The problem is people will not listen. People are not Robin Williams. They are mostly Will Hunting. It is their choice to be like it and live like it and stay like it no matter what reality is.
Humanity is broken beyond repair.
I only use LLMs to generate code, but I'm sure it's the same for everything else. Taste is a difficult thing to pin down, but you know it when you see it. LLMs can regurgitate things it's seen that had good taste, but every now and then it will produce something with no taste. This shows that it, fundamentally, does not understand the difference.
The more important thing, though, is skin in the game. Quite simply, it does not care. It can't care. Having no taste is a big part of that, but it also won't have to deal with the consequences of its actions. People are quick to say this stuff is intelligent, but it's easy to sound intelligent when that's all you do. People have to actually be intelligent because they are going to feel the results of their actions later.
If I asked you about art, you’d probably give me the skinny on every art book ever written. Michelangelo? You know a lot about him. Life’s work, political aspirations, him and the pope, sexual orientation, the whole works, right? But I bet you can’t tell me what it smells like in the Sistine Chapel. You’ve never actually stood there and looked up at that beautiful ceiling. Seen that.
If I asked you about women, you’d probably give me a syllabus of your personal favorites. You may have even been laid a few times.

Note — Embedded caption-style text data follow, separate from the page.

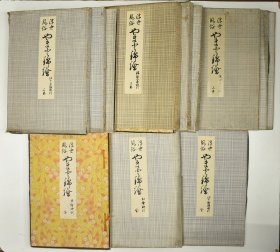 木刻版画册】1917年 《浮世风俗 锦绘 》12册全套 。套色 浮世绘版画  木板水印（桥口五葉 编）【品相特别好，12个原盒】——大正6-7年 版画 浮世 風俗 やまと錦絵 12巻 ，江戸初期，江戸末期， 錦絵初期， 錦絵全盛期， 紅絵 ，丹絵，橋口五葉 鏑木清方。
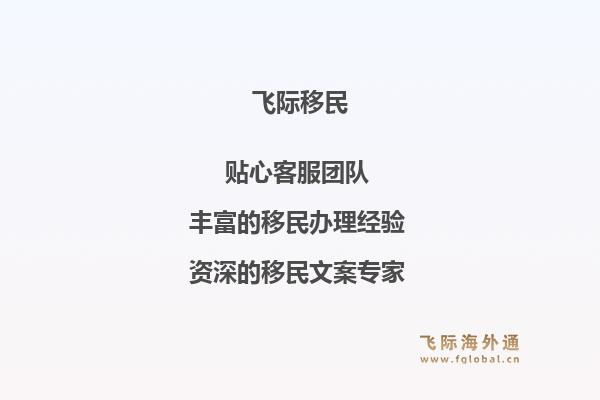 移民希腊如何规划华侨生联考？关键条件与优势全解析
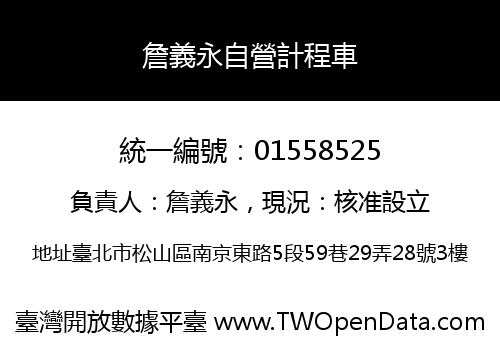 詹義永自營計程車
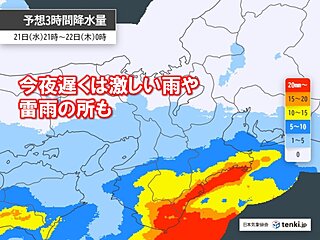 21日(水)　近畿は天気が下り坂　夜は激しい雨も　蒸し暑く熱中症リスク高まる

But you can’t tell me what it feels like to wake up next to a woman and feel truly happy.
You’re a tough kid. I ask you about war, and you’d probably, uh, throw Shakespeare at me, right? “Once more into the breach, dear friends.” But you’ve never been near one. You’ve never held your best friend’s head in your lap and watched him gasp his last breath, looking to you for help.
And if I asked you about love you probably quote me a sonnet. But you’ve never looked at a woman and been totally vulnerable. Known someone could level you with her eyes. Feeling like God put an angel on earth just for you, who could rescue you from the depths of hell.

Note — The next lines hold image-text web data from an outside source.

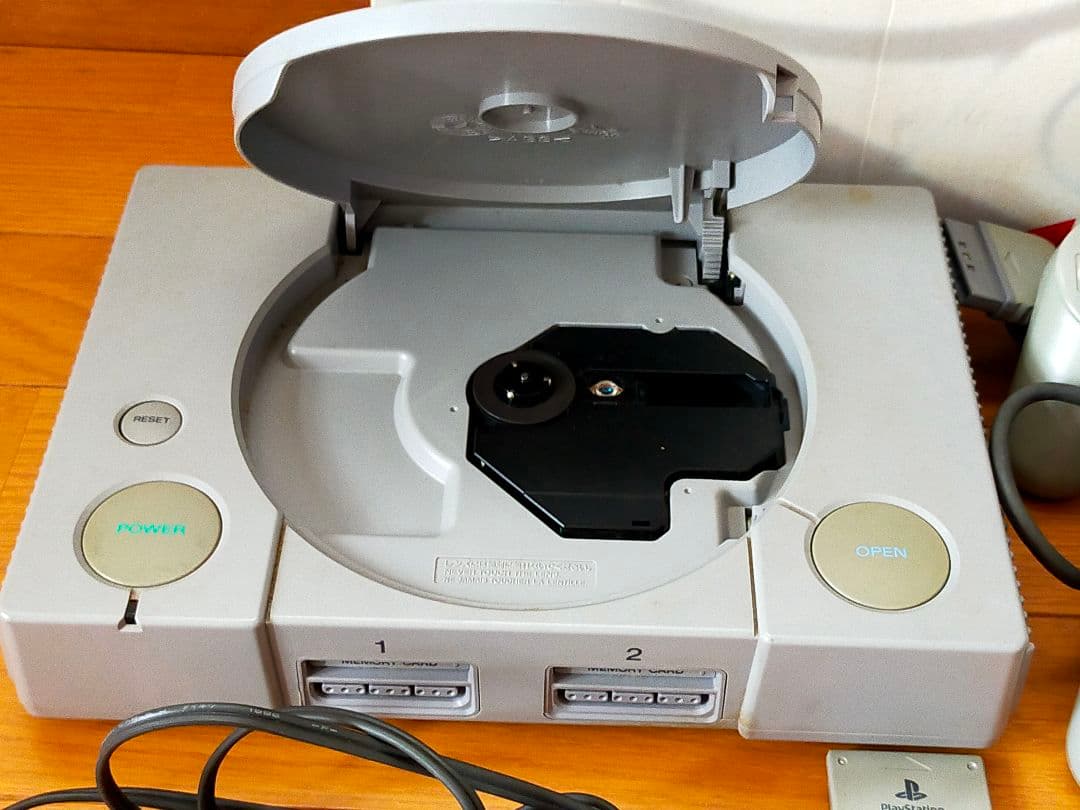 Playstation Consoles 1
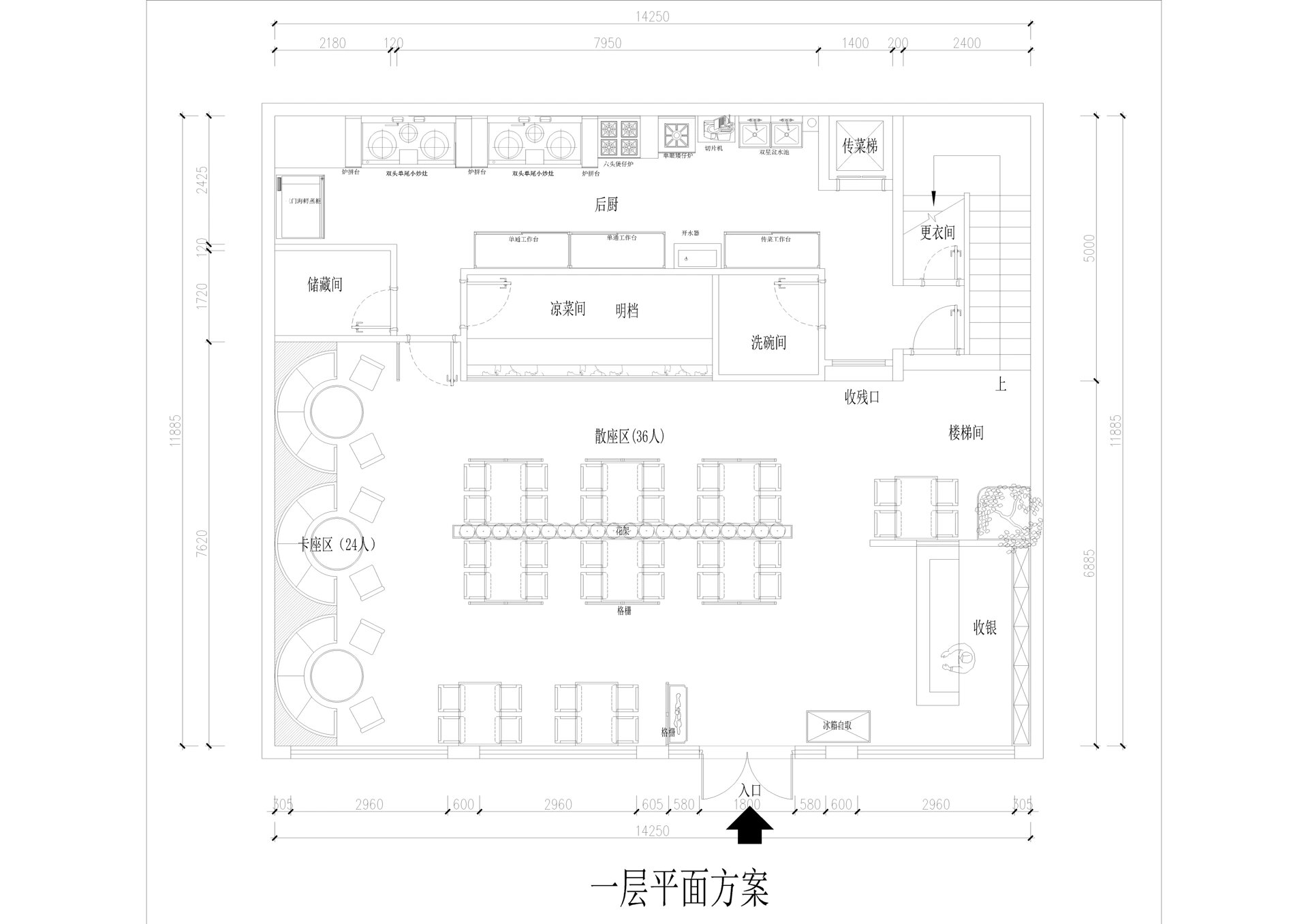 大型中餐厅平面图图片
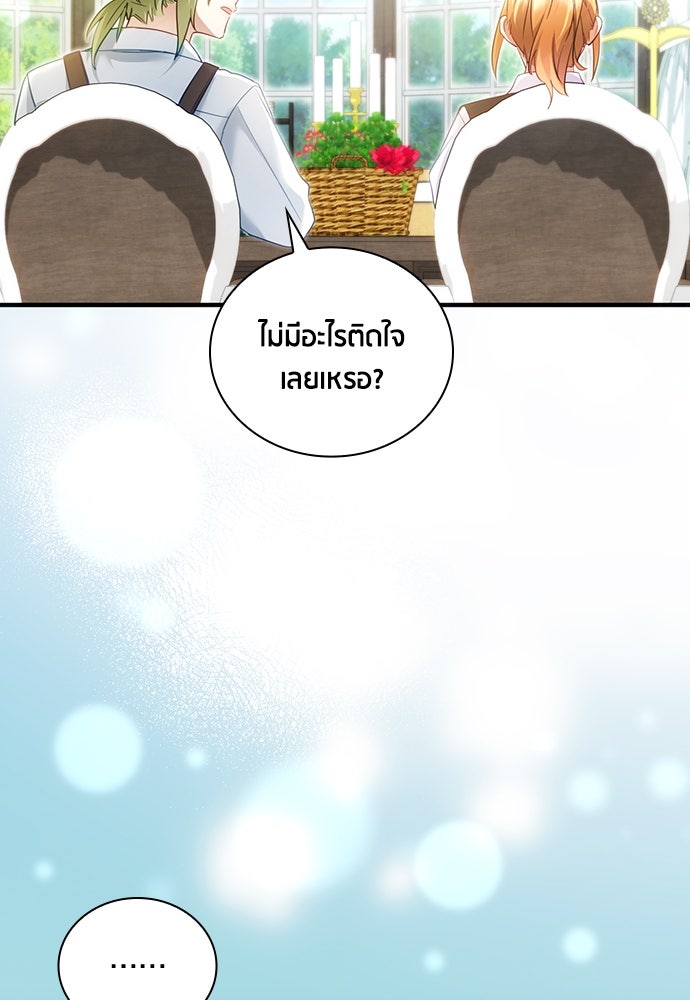 คืนต้องห้ามของฉันกับคุณหนู - หน้า 63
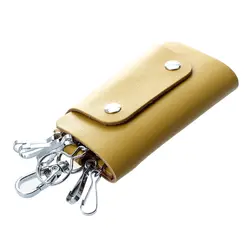 Желтая кожаная сумка для ключей от машины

And you wouldn’t know what it’s like to be her angel and to have that love for her to be there forever. Through anything. Through cancer. You wouldn’t know about sleeping sitting up in a hospital room for two months holding her hand because the doctors could see in your eyes that the term "visiting hours" doesn't apply to you.
You don’t know about real loss, because that only occurs when you love something more than you love yourself. I doubt you’ve ever dared to love anybody that much.

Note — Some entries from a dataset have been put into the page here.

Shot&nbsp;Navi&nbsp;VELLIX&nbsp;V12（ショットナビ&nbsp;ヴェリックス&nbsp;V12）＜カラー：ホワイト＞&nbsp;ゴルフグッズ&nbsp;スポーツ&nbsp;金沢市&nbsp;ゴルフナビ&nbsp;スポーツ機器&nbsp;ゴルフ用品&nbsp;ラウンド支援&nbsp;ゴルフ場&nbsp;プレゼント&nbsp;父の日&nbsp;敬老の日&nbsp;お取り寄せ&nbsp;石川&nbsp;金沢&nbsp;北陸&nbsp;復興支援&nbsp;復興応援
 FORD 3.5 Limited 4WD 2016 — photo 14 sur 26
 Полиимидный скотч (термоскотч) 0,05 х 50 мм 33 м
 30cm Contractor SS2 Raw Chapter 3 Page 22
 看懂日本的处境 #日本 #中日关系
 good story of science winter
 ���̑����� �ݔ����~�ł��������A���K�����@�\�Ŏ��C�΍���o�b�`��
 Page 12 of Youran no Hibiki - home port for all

I look at you; I don’t see an intelligent, confident man; I see a cocky, scared shitless kid. But you’re a genius, Will. No one denies that. No one could possibly understand the depths of you. But you presume to know everything about me because you saw a painting of mine and you ripped my fuckin’ life apart.
You’re an orphan right? Do you think I’d know the first thing about how hard your life has been, how you feel, who you are because I read Oliver Twist? Does that encapsulate you?
Personally, I don’t give a shit about all that, because you know what? I can’t learn anything from you I can’t read in some fuckin’ book. Unless you wanna talk about you. Who you are. And I’m fascinated. I’m in. But you don’t wanna do that, do you, sport? You’re terrified of what you might say.
Your move, chief.
Does anyone really take AI that seriously? I only hear that from reddit and blogs.
> I've heard it said that scientific discovery would happen regardless of who does it
In this regard, science isn't that different from art. You heard wrong. Scientific discovery is not as trivial as replication, proof, etc. Discovery is what art and science have in common. It's extremely difficult to find something new to explore and highly dependent on the scientist's experience and perspective.